Today we're going to talk about the top five internet sites that every business major should know about, and know how to use.
1. Google News
This might seem like a waste of a listing, but Google News is invaluable in staying up-to-the-minute with news, reports, and the general goings-on of the world we live in. Google News will often let you access exclusive content for free (free!) by clicking into a news article via Google. Combine with Google Reader, a feed aggregator, and you can read news, blogs updates, web comics, and even buzzes/tweets all on one handy page.
2. Alumni Network
Your school's alumni network is an invaluable resource for you to use.
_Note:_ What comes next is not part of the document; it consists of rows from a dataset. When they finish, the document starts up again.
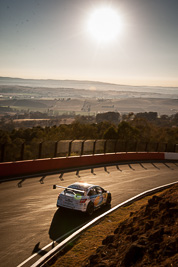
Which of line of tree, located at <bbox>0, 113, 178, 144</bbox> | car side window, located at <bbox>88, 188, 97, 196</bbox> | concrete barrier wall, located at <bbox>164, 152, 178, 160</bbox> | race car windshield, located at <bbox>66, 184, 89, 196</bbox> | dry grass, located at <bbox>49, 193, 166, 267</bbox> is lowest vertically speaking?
line of tree, located at <bbox>0, 113, 178, 144</bbox>

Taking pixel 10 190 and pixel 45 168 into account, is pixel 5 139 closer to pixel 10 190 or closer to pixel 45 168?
pixel 45 168

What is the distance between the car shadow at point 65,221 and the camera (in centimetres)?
1037

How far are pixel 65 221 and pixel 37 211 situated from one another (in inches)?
57.9

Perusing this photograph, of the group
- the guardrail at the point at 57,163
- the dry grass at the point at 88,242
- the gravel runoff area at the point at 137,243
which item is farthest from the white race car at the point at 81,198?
the guardrail at the point at 57,163

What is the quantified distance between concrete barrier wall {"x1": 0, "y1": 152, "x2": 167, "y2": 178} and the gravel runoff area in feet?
32.6

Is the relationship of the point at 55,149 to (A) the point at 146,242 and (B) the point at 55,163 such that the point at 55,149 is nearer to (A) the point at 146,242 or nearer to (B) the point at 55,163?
(B) the point at 55,163

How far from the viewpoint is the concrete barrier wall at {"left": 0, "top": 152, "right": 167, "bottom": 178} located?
19141mm

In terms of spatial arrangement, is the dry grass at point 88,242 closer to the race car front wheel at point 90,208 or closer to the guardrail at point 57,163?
the race car front wheel at point 90,208

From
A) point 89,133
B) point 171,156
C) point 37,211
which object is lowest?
point 89,133

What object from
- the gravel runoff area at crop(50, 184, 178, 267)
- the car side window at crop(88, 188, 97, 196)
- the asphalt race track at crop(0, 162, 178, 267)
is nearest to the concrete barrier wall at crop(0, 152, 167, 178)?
the asphalt race track at crop(0, 162, 178, 267)

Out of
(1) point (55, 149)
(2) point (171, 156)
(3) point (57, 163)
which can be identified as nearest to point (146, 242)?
(3) point (57, 163)

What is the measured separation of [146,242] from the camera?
6.79 meters

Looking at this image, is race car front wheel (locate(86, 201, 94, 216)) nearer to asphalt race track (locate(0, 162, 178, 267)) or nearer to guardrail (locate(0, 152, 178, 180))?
asphalt race track (locate(0, 162, 178, 267))

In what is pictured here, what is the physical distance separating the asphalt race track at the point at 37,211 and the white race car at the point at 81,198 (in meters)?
0.43
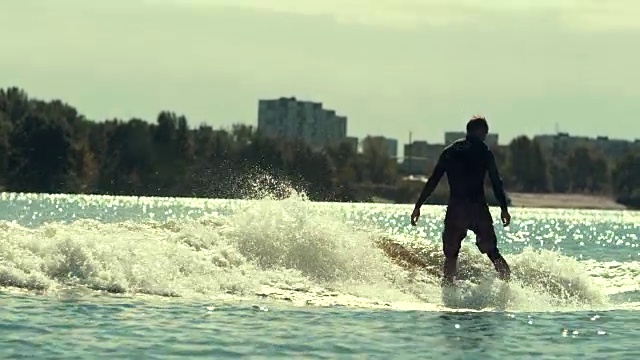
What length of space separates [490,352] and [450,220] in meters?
4.77

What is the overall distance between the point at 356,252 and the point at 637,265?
300 inches

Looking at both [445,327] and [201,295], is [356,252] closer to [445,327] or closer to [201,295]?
[201,295]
I spent much of last summer calling and emailing alumni, asking them for 20-30 minutes of their time to ask them about their jobs and career trajectories. It was a pretty fun project, actually, and really convinced me that I wanted to go into consulting. It also definitely convinced me to not do investment banking, ha. But in all seriousness, tapping your alumni network can be pretty amazing. Some students get case interview prep help, others a better and deeper understanding of just what it is they're getting themselves into. Either way, it's a time investment worth making -- and the earlier, the better!
This is my favorite online job board. As someone whose major was woefully underrepresented on the business school's career services site, Indeed.com helped me find a bunch of positions that I was qualified for after I graduated and started to lose access to my school's career site. It's been a blessing.
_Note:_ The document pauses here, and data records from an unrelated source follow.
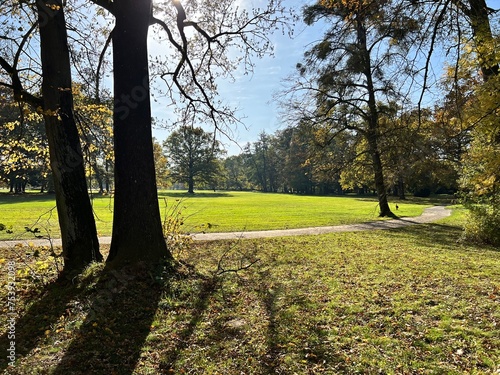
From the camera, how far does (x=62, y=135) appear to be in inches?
207

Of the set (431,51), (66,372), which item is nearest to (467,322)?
(431,51)

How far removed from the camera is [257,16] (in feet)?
22.5

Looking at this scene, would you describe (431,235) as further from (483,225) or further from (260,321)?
(260,321)

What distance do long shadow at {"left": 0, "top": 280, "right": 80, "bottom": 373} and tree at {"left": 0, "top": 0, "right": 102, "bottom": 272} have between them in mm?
537

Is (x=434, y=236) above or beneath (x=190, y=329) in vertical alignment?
beneath

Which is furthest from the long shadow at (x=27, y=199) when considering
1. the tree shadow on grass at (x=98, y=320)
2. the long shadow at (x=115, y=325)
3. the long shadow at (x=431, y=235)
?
the long shadow at (x=431, y=235)

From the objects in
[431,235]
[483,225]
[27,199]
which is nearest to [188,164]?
[27,199]

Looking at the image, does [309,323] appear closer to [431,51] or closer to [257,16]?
[431,51]

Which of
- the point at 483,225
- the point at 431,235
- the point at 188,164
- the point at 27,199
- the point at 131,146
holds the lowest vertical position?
the point at 431,235

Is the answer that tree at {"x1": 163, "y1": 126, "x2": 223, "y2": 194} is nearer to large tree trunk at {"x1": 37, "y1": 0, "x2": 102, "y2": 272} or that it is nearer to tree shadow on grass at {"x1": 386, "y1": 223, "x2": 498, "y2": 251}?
tree shadow on grass at {"x1": 386, "y1": 223, "x2": 498, "y2": 251}

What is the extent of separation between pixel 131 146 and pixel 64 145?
1204 millimetres

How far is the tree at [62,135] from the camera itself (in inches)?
203

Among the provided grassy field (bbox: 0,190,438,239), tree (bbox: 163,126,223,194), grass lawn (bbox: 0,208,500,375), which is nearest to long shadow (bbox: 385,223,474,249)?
grassy field (bbox: 0,190,438,239)

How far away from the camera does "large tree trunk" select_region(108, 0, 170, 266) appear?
5.10m
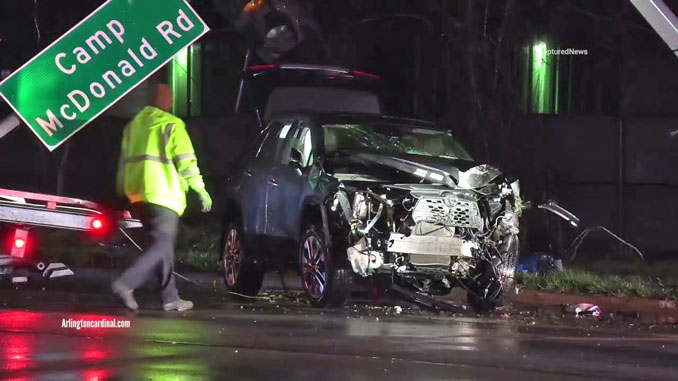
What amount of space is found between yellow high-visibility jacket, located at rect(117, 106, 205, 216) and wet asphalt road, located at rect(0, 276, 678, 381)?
0.94 m

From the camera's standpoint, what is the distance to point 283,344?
8961 mm

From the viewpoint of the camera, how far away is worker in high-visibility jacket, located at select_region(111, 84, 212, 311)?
10.9 metres

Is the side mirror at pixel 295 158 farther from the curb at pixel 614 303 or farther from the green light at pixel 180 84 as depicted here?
the green light at pixel 180 84

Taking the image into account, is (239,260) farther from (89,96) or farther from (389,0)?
(389,0)

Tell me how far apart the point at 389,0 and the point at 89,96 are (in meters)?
9.18

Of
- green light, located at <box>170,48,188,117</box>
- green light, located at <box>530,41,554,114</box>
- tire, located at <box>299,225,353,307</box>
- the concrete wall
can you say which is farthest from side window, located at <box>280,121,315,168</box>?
green light, located at <box>170,48,188,117</box>

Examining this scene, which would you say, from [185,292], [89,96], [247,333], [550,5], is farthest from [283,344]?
[550,5]

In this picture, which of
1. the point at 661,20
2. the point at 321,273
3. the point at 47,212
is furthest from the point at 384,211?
the point at 47,212

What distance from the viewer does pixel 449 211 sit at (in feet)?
36.6

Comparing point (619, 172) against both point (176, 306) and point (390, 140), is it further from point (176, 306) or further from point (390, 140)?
point (176, 306)

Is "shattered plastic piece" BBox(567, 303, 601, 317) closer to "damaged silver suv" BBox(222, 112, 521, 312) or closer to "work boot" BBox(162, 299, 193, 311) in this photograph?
"damaged silver suv" BBox(222, 112, 521, 312)

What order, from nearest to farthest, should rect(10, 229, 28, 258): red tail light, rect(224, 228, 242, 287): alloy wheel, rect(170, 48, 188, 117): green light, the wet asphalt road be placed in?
the wet asphalt road < rect(10, 229, 28, 258): red tail light < rect(224, 228, 242, 287): alloy wheel < rect(170, 48, 188, 117): green light

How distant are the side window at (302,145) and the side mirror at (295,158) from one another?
3cm

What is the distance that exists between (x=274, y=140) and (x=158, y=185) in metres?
2.20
I'll be honest, I hate the Taleo hiring systems that more and more sites are using. For one, it's not as browser-compatible as a straight, HTML-based interface. For another, Taleo invariably makes my browser crash, and I lose a ton of tabs.
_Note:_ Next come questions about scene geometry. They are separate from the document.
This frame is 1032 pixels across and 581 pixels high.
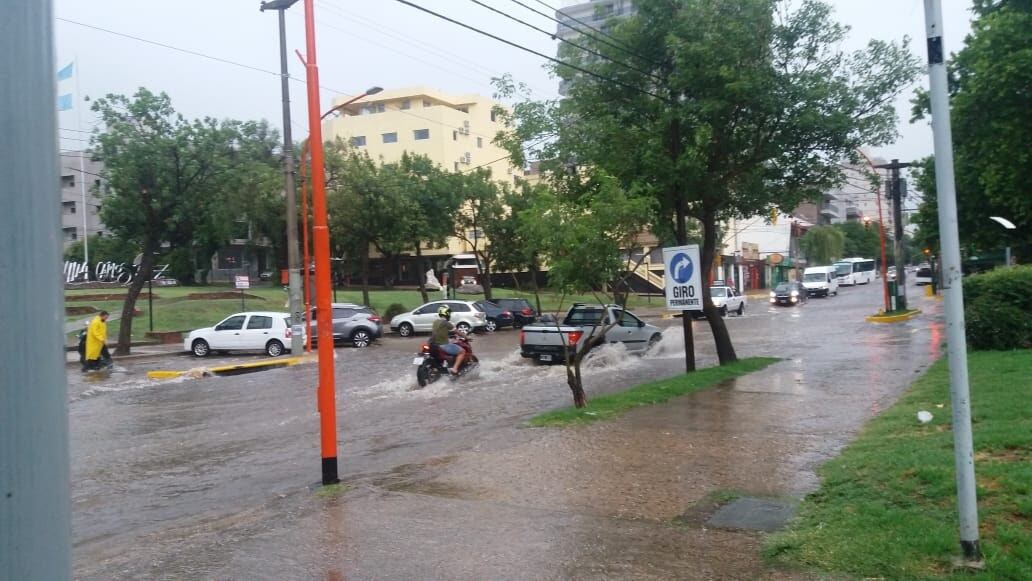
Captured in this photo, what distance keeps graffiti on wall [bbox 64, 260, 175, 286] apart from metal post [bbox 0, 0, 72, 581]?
194 feet

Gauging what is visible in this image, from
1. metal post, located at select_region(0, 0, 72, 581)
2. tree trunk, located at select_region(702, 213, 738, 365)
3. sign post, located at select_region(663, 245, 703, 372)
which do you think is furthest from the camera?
tree trunk, located at select_region(702, 213, 738, 365)

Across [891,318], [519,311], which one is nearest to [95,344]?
[519,311]

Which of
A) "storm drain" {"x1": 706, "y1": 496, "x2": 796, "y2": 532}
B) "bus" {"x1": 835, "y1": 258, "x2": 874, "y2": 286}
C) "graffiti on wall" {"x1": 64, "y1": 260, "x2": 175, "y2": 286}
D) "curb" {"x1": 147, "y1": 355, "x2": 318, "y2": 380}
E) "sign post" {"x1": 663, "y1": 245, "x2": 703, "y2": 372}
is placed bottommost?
"storm drain" {"x1": 706, "y1": 496, "x2": 796, "y2": 532}

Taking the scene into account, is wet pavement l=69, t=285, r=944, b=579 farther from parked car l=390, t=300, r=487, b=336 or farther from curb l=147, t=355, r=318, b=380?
parked car l=390, t=300, r=487, b=336

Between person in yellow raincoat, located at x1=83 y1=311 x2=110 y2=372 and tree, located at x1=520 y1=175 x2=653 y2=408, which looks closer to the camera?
tree, located at x1=520 y1=175 x2=653 y2=408

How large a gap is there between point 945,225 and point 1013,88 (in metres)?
17.8

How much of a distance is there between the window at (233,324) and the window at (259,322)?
34 centimetres

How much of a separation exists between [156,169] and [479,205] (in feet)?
64.9

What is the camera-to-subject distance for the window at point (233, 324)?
27.3m

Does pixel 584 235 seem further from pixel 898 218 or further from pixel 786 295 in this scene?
pixel 786 295

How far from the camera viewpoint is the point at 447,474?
27.9 feet

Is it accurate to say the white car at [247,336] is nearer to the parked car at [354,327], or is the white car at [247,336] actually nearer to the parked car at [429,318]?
the parked car at [354,327]

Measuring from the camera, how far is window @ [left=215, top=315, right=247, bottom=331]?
2731 centimetres

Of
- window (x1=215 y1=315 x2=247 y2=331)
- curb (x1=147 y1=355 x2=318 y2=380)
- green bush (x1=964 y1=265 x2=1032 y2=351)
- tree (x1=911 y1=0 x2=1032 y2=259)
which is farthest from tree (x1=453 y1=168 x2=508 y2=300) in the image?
green bush (x1=964 y1=265 x2=1032 y2=351)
That said, it's the go-to software/database management tool that companies are using lately to manage resume drops. It's also not that complicated once you mess with it a little bit. Be sure to take your time with Taleo-based resumes, especially early on. Unfortunately, you can't make a Master Taleo Account (though oh, how I wish one could) so you'll have to register with every individual site. Also, be sure to use Internet Explorer with Taleo; the software, I've found, works best in that browser and is likely "native" to it.
Finally, before going into Taleo, make sure your documents are saved in .doc and .pdf. Every site, I fear, is a little different in what it allows, but .doc is still near-universal, and .pdf is as well. PDF files have the added bonus of being unalterable.
The Wikipedia of finance and economic types, Investopedia is your tool for understanding the vernacular of the business world at large. Plus, the site has extensive articles about economics and finance topics covering a broad range of subjects. Spend some time clicking through articles and learn a little bit more about your concentration. Marketing and strategy topics receive reasonably good coverage as well. The site has a really robust database and is generally well laid-out.
Of course, if it's just buzzwords you're after, you may wish to consider Unsuck-It.